Accomplished Turkish painter Erol Deneç, who is known for his ‘fantastic realizm,' has recently opened an exhibition at İş Sanat Kibele Gallery to run until Feb. 18 with his surrealist works
İş Sanat Kibele Gallery is hosting a retrospective exhibition featuring art works from the 55-year-long career of Erol Deneç, the world's first Turkish representative of fantastic realism.
Seeing the painting as "a song of existence," Erol Deneç said all of his efforts are about carrying his art, personality and works to future generations. Deneç argues that the works reveal the mood of the artist, and that the painting must be perceived in its deep and multilayered dimension. "Painting, let's say art in every way, reflects the spiritual world of the artist with the colors, form, music sounds and words of the soul. Art is incomprehensible because it is not done with reason. People with similar frequencies find echoes in their own extracts."

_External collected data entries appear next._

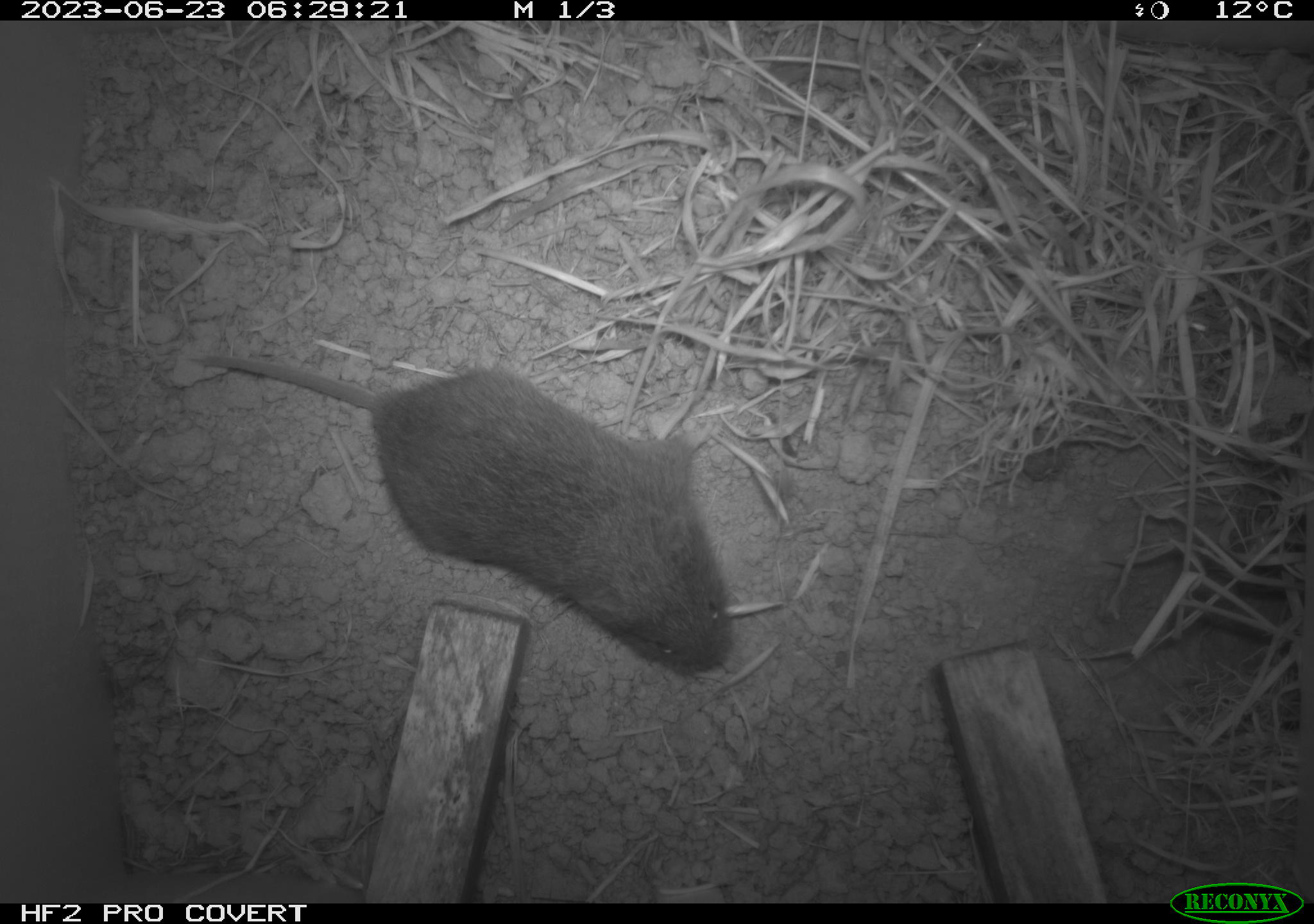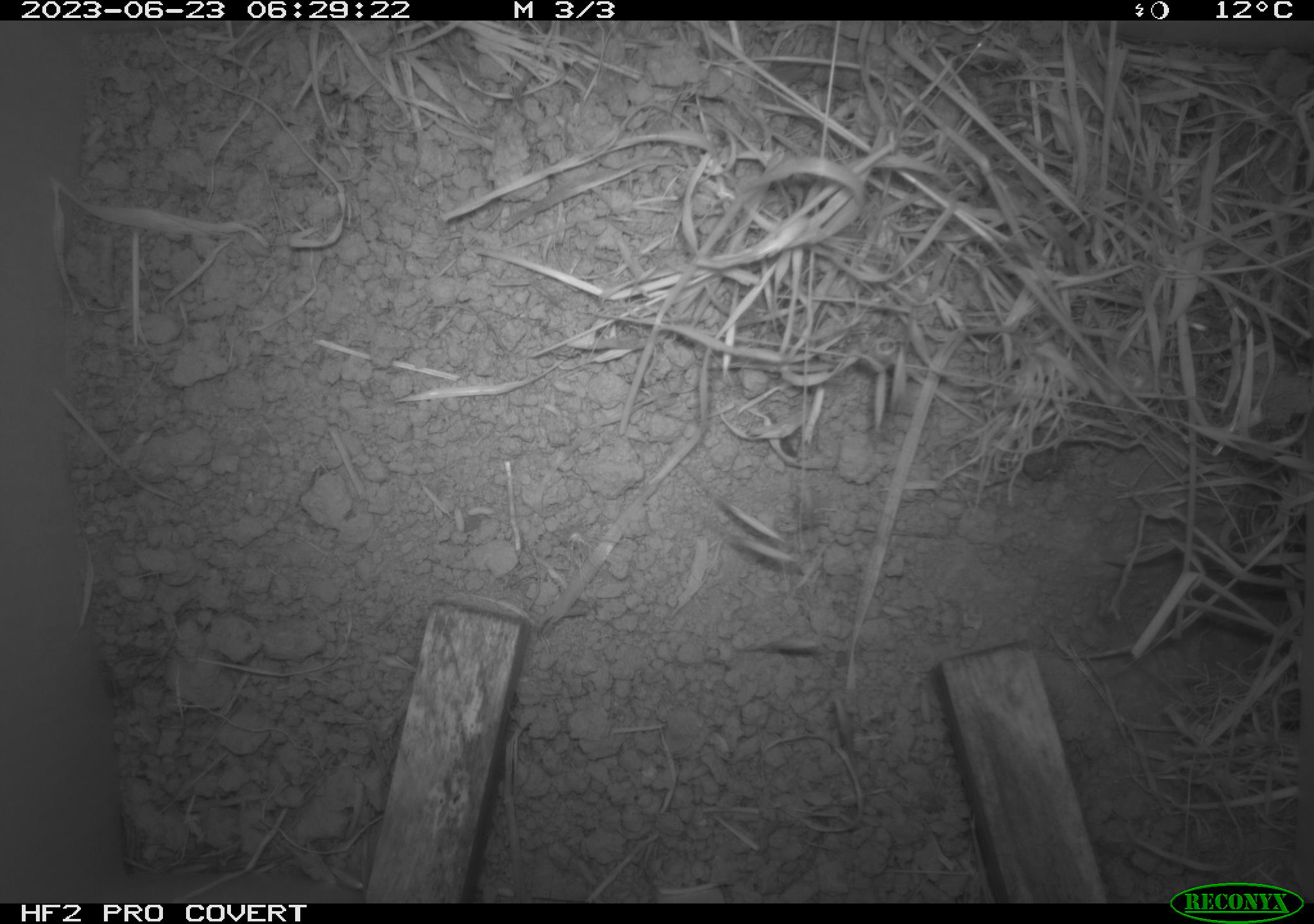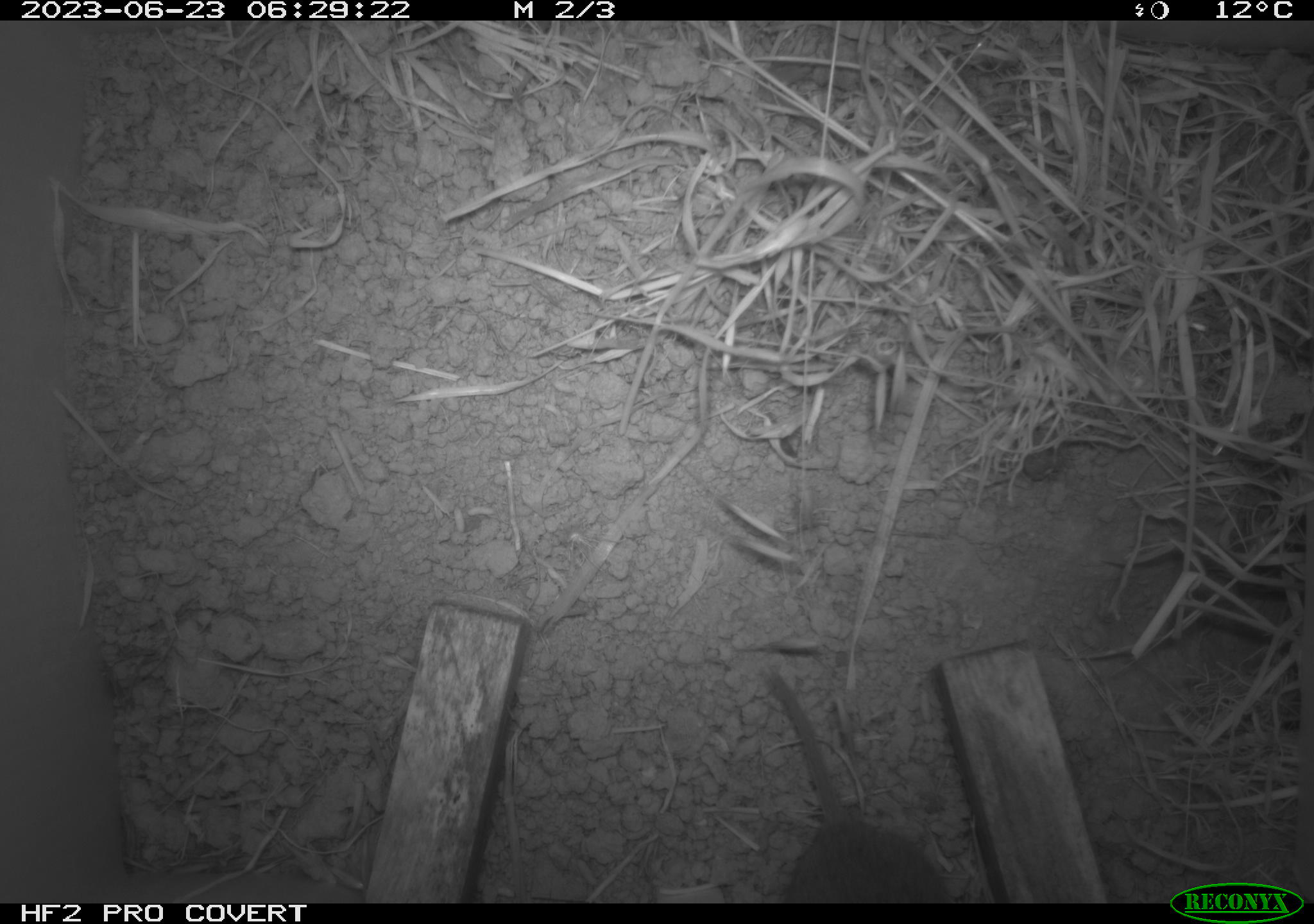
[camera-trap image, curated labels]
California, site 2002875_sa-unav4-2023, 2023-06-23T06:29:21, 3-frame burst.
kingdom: Animalia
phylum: Chordata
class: Mammalia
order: Rodentia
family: Cricetidae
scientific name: Arvicolinae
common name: voles, lemmings, and muskrats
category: arvicolinae subfamily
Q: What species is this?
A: Arvicolinae subfamily (voles, lemmings, and muskrats) (Arvicolinae).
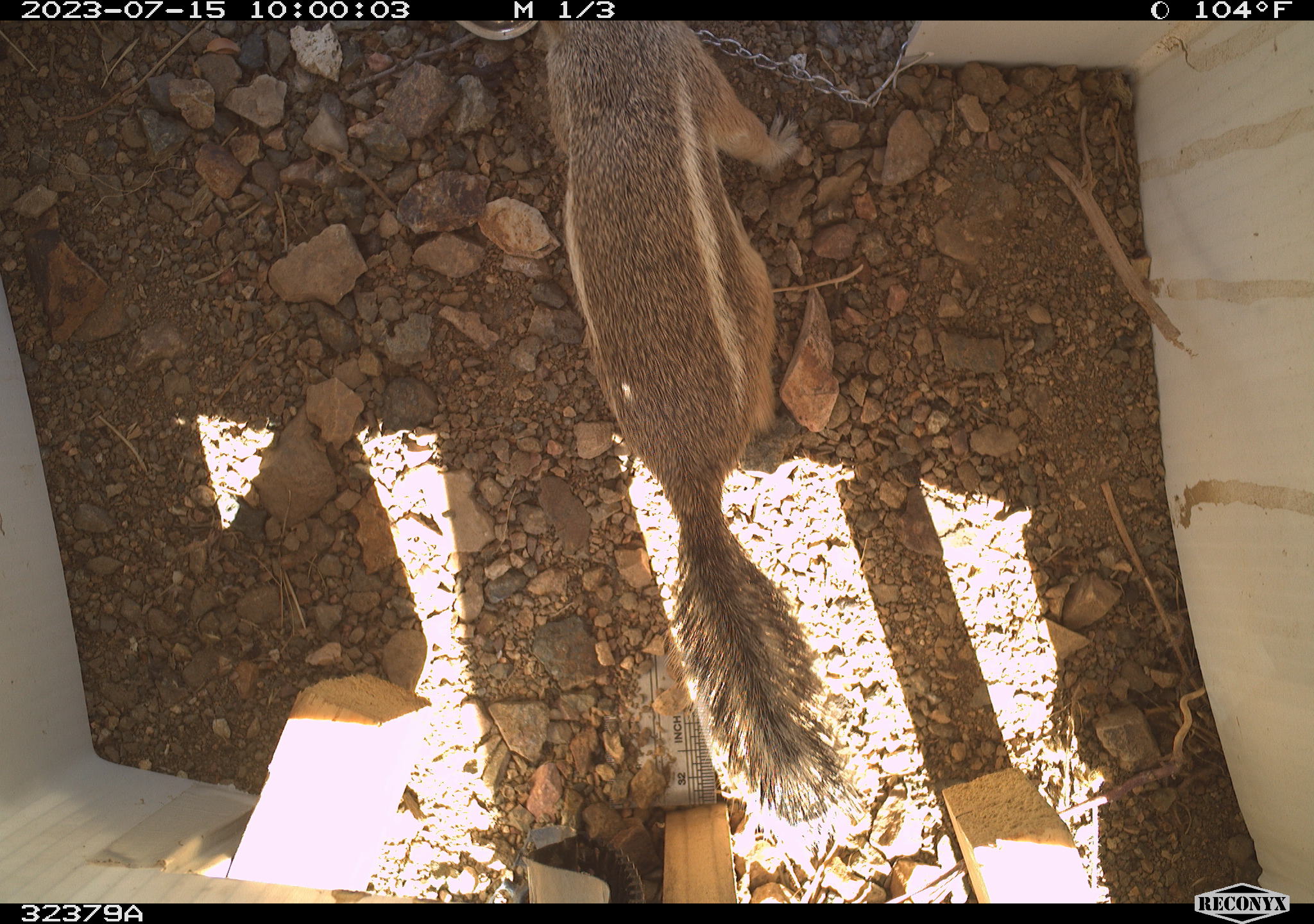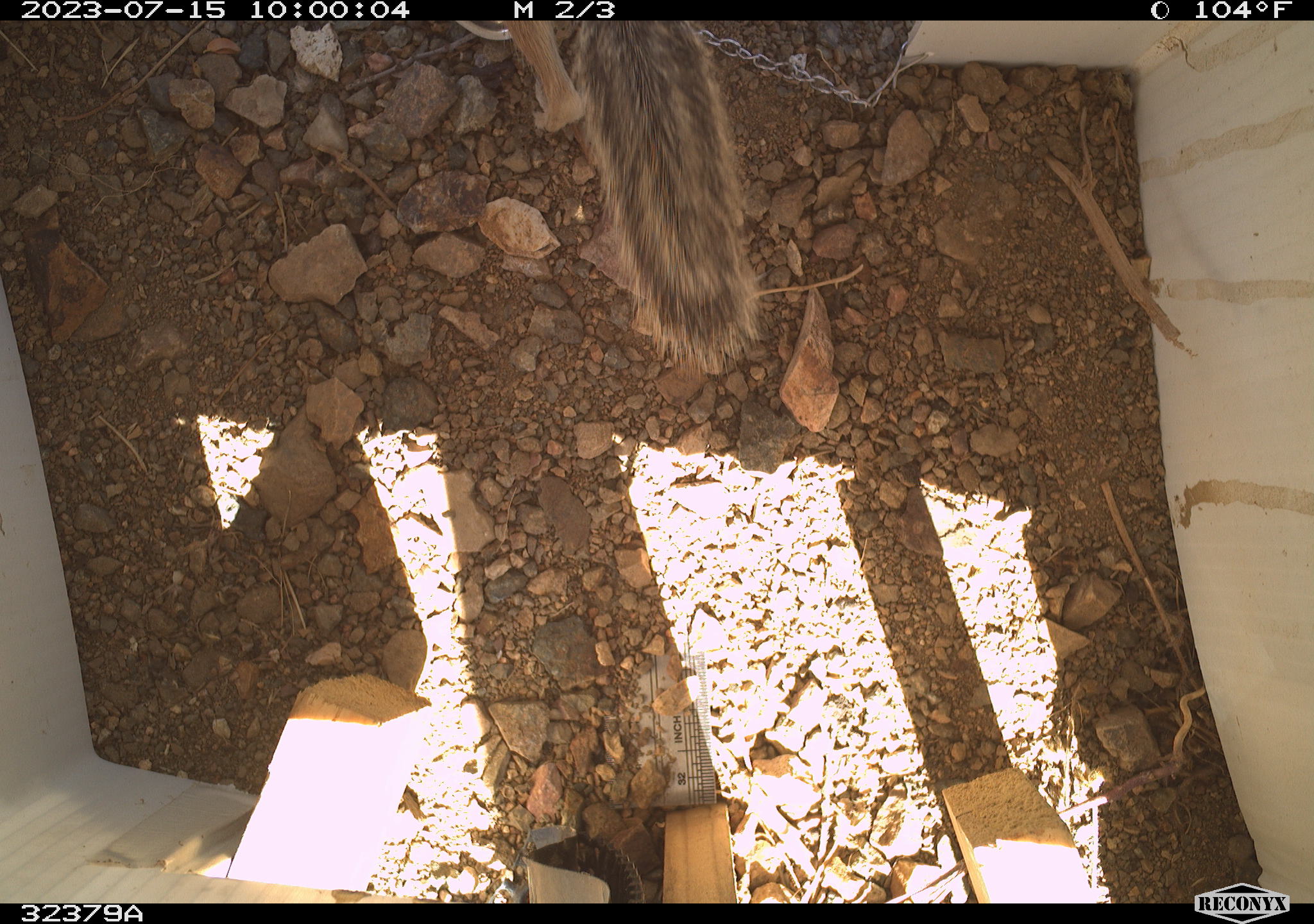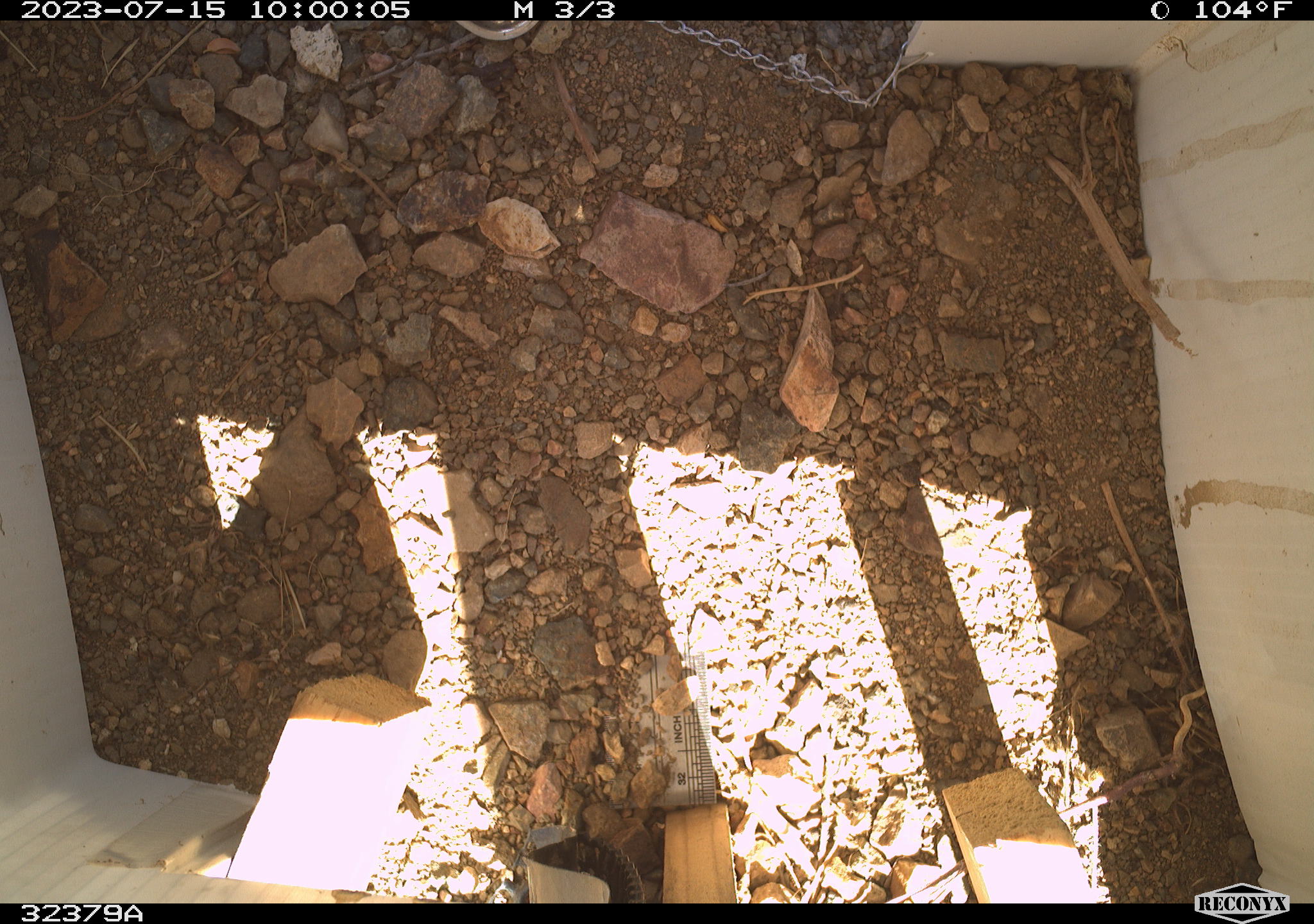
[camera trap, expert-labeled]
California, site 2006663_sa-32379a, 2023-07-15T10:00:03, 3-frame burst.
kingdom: Animalia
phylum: Chordata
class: Mammalia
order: Rodentia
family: Sciuridae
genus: Ammospermophilus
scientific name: Ammospermophilus leucurus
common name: white-tailed antelope squirrel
White-tailed antelope squirrel (Ammospermophilus leucurus).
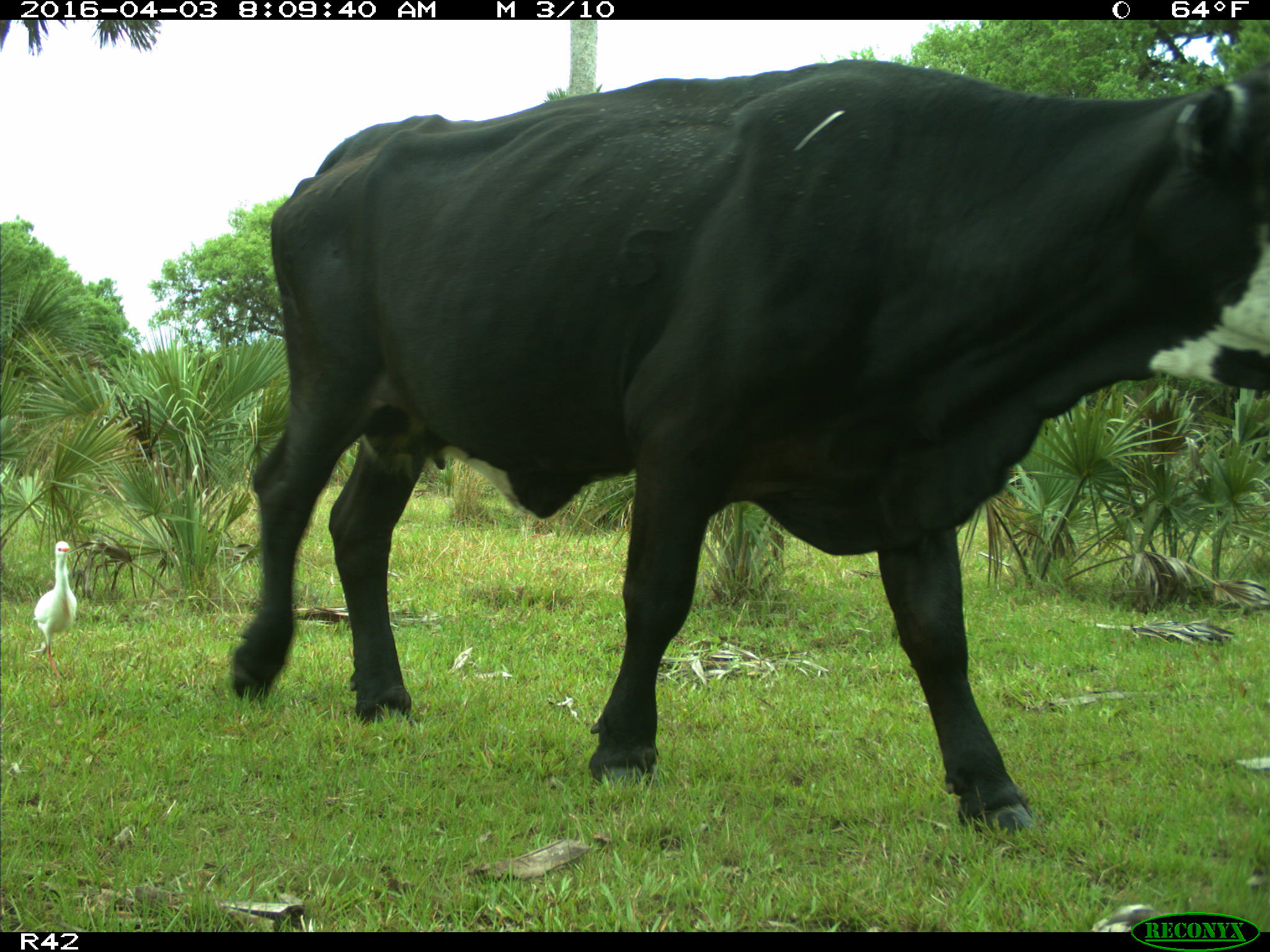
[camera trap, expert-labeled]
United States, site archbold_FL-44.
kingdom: Animalia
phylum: Chordata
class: Mammalia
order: Artiodactyla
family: Bovidae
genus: Bos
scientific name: Bos taurus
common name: domestic cow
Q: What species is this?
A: Bos taurus (domestic cow).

"Angels Waiting to Blow the Trumpet"
Commenting on his accumulation of knowledge, Deneç continues his art by blending his talent with his imagination, quoting Leonardo da Vinci words: "Art is talent plus imagination." Deneç suggests that art should be oriented towards the future by addressing the present without breaking away from the past.
Interested in painting since childhood, Erol Deneç describes his first encounter with paints, saying: "I was about 3 years old. One day we visited one of our neighbors in the neighborhood. My father had bought colored pencils in a small package for his little girl who just started school. [He brought] a package of seven colors. When I saw those colored pencils, I realized what could be done with them. I cannot describe how I felt inside. It was like falling in love with someone at first sight."
Deneç, who pursues his art as an independent spirit away from commercial concerns, puts his own free will forward and thinks that surrealism is a way of life and a new model of perception rather than a mere art movement.
Deneç, who pursues his art as an independent spirit away from commercial concerns, puts his own free will forward and thinks that surrealism is a way of life and a new model of perception rather than a mere art movement. He believes that the works reveal the mood of the artist, and that the painting must be perceived in its deep and multilayered dimension.
The artist was invited to Vienna in 1964 by Professor Ernst Fuchs, one of the world's most famous fantastic realist painters, after the Fuchs saw one of his designs, and Deneç then spent 24 years in Vienna, to which he traveled only with some money and a train ticket. The exhibitions he opened were highly praised by art circles. "Human beings become adolescents in the soul as they become adolescents in the body. They question themselves by asking who am I, where did I come from, where am I going, and what is my purpose between this departure and arrival, and start their own journey," Deneç said, adding that he has always had a will to discover and believed that art lives and matures with the artist. Deneç designs his works as a special creation that refines the human soul, deepens the human mind and strengthens the intuitions.
The works of painter Deneç, who has opened more than 150 exhibitions across the world's leading art critics throughout his art journey spanning over half a century, can be visited at İş Sanat Kibele Gallery until Feb. 18.
Born in Istanbul's Kadırga district in 1941, Deneç continued his education at Printing Vocational School after studying at Kadırga Elementary School and Gedikpaşa Secondary School. In this period, he started to take an interest in music and learned to play the violin and the oud. After completing his high school education, he enrolled at the Applied Fine Arts Academy.
In 1962, he initially worked with guest lecturer Anton Lehmden at the academy and became the first Turkish representative of fantastic realism.
In 1964, he settled in Vienna with the invitation of Ernst Fuchs, one of the founders of the Vienna School of Fantastic Realism, and opened his first exhibitions. His works won him the Meister Prize by the Vienna Academy of Fine Arts between 1965 and 1969.
In 1971, a documentary film was shot about him. The film was shown in many important centers, especially the Museum of 20th Century Modern Art in Vienna. A second documentary film about him was shot in 1982 by Wolfgang Lezowsky and shown on major European television channels.
The artist, who lived on the outskirts of the Alps with his wife and children for a while, continued to study Classical Turkish Music with the violin and the oud as well as Indian music and sitar.
After returning to Turkey in 1989, the artist worked as an art teacher between 1991 and 1995. He founded the Istanbul Fantastic Reality group with his students from the Istanbul University Congress and Culture Center.
His works are included in the Vienna City Collection, and the Albertina and Belvedere museums in Vienna as well as some special collections in Germany, Austria, France, Italy and Turkey.